In August 2019, Marquard & Bahls also sold its stake in Natgas AG, Potsdam, to the former co-shareholder Friedrich Scharr KG, Stuttgart. To expand further into the renewable energy & chemical sector, Marquard & Bahls invested in the Norwegian company Nordic Blue Crude in December 2019.

=== The 2020s ===
In May 2021, an investment was made in the Swiss company Brusa ICS. In February 2022, Marquard & Bahls acquired additional shares in the company. At the end of 2021, in the context of the COVID-19 pandemic, the subsidiary Skytanking was sold.

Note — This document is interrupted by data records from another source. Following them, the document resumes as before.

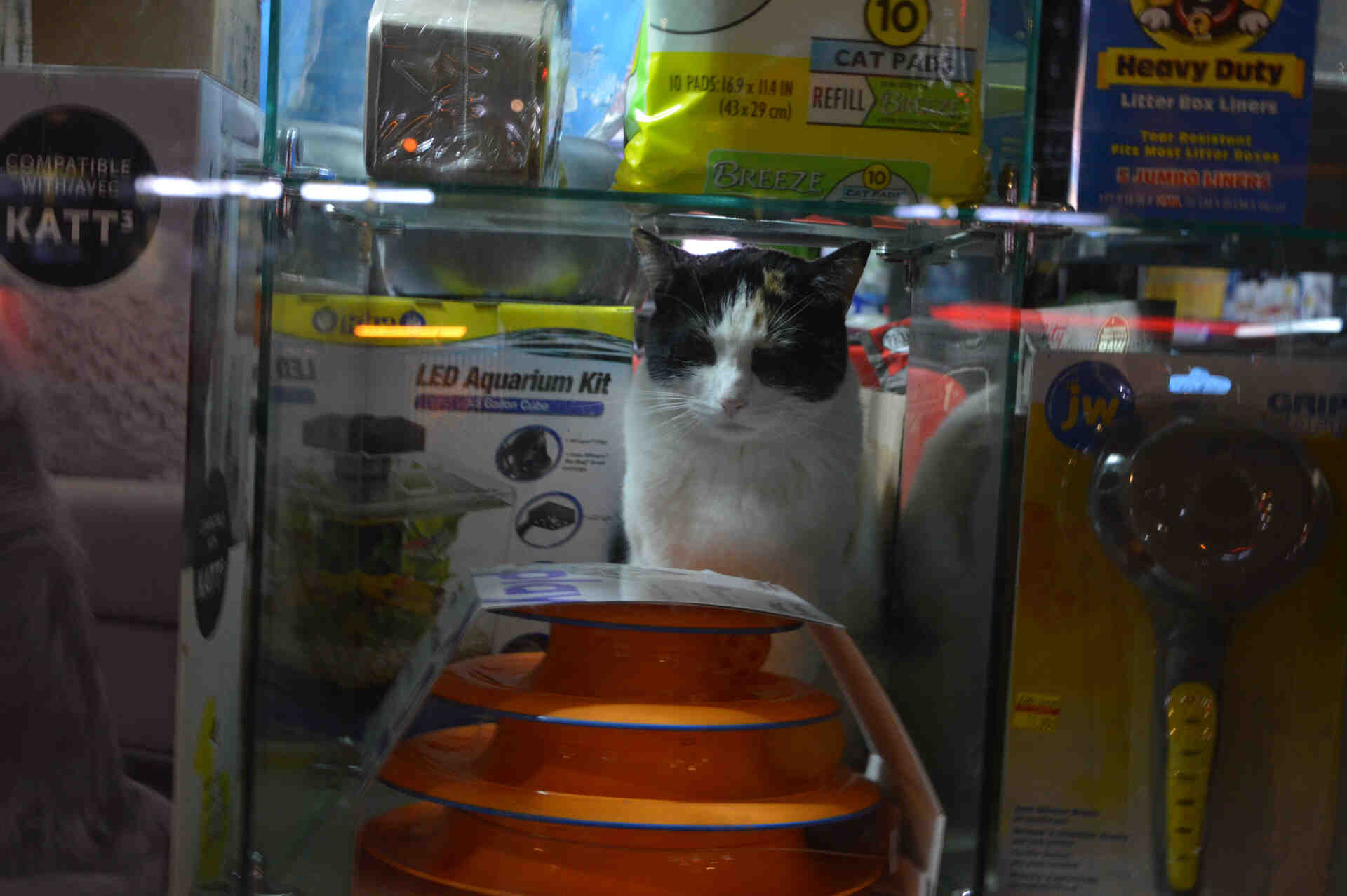 Pet shop cat looking out the windows in NYC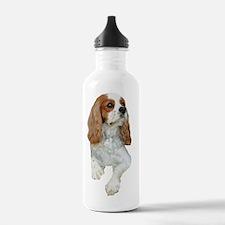 Dexter The Dog3 Water Bottle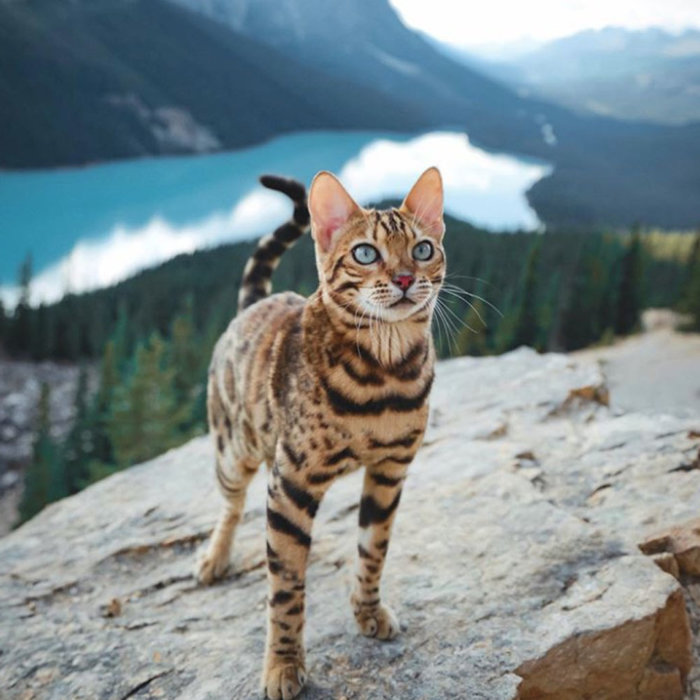 Suki the Adventure Cat Peyto Lake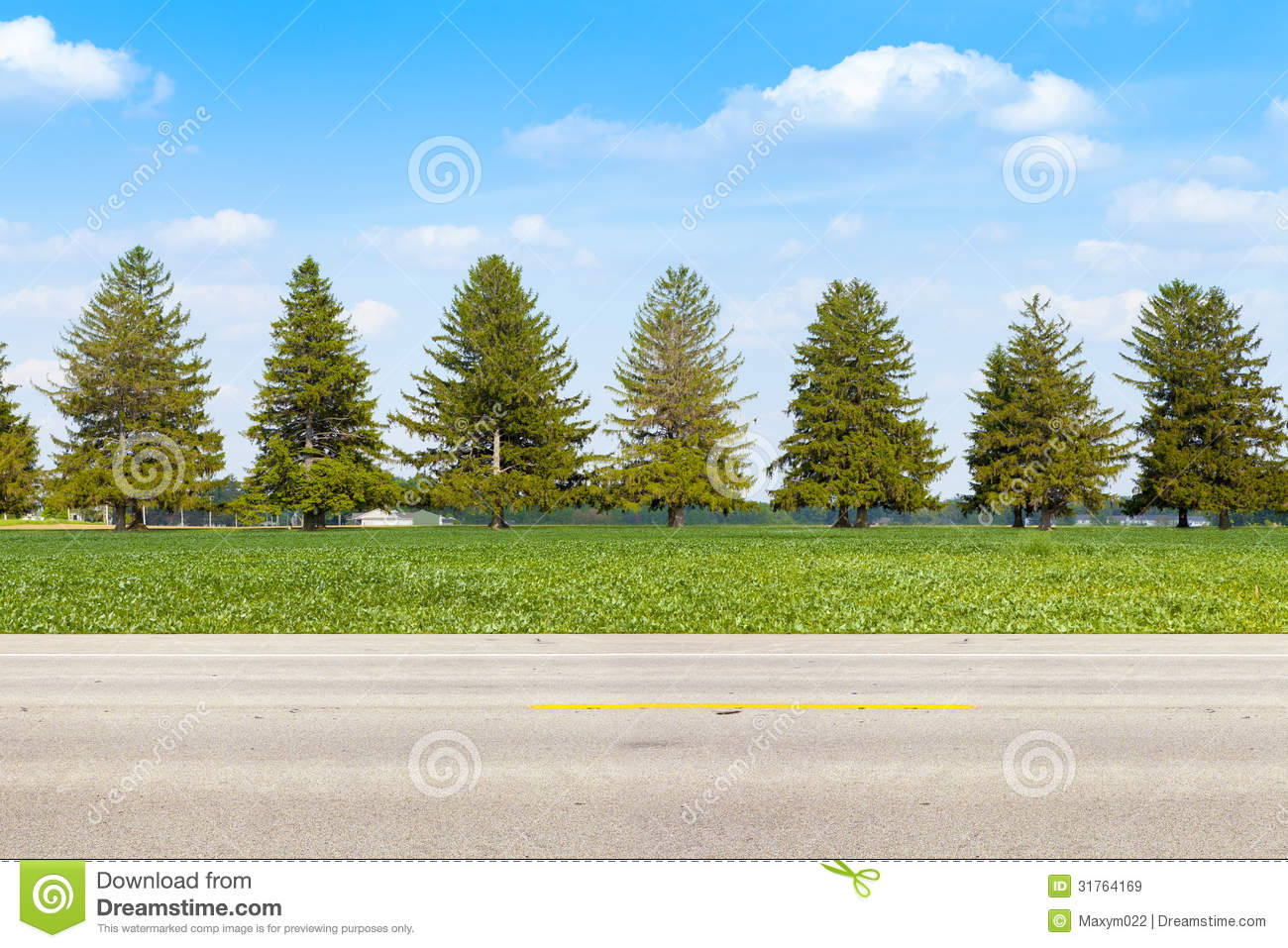 American Country Road Royalty Free Stock Images   Image  31764169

In February 2022, Oiltanking and Mabanaft were targeted by cyberattacks. The attacks lasted for several weeks and prompted prosecutorial investigations into the offence of extortion.

== Business Areas ==
Marquard & Bahls is organized as a holding company and operates through its subsidiaries in several business areas:

=== MB Energy (before: Mabanaft) ===
MB Energy is the trading division of Marquard & Bahls. It is active in regional trading and wholesaling of petroleum products. The company also operates in the bunkering, service-station and heating oil retail businesses, as well as trading in liquid gas and biofuels. The group consists of more than 100 companies and its annual volume of sales is approximately 12 million tons (as of: 2024). MB Energy sold its shares in the more than 340 Oil! service stations to the British Prax Group in 2023. The transaction, announced in October 2023, was completed in early December 2023.

=== Oiltanking ===
Oiltanking is one of the largest independent tank storage providers for petroleum products, chemicals and gases worldwide. Customers include private and state-owned oil companies, refineries, petrochemical companies, as well as traders of petroleum products and chemicals. In May 2022, a new subsidiary of Oiltanking called Advario was established. Headquartered in Rotterdam, Advario operates 13 tank terminals in Europe, China, Singapore, the Middle East, and the United States. The company owns and operates 45 terminals in 20 countries with a total capacity of 18.5 million cubic metres (as of: May 2022). The total throughput of all tank terminals in 2019 was about 155 million tons. Advario focuses on the areas of petrochemicals, gases, and renewable energies, with an emphasis on sustainable processes and plans to reach net zero operations by 2040.

== Management and governance ==
Since July 2022, Christoph Witte has been CEO of the company, which is not listed on the stock exchange. Hellmuth Weisser was chairman of the supervisory board from 2003 to February 2017. His successor is Daniel Weisser.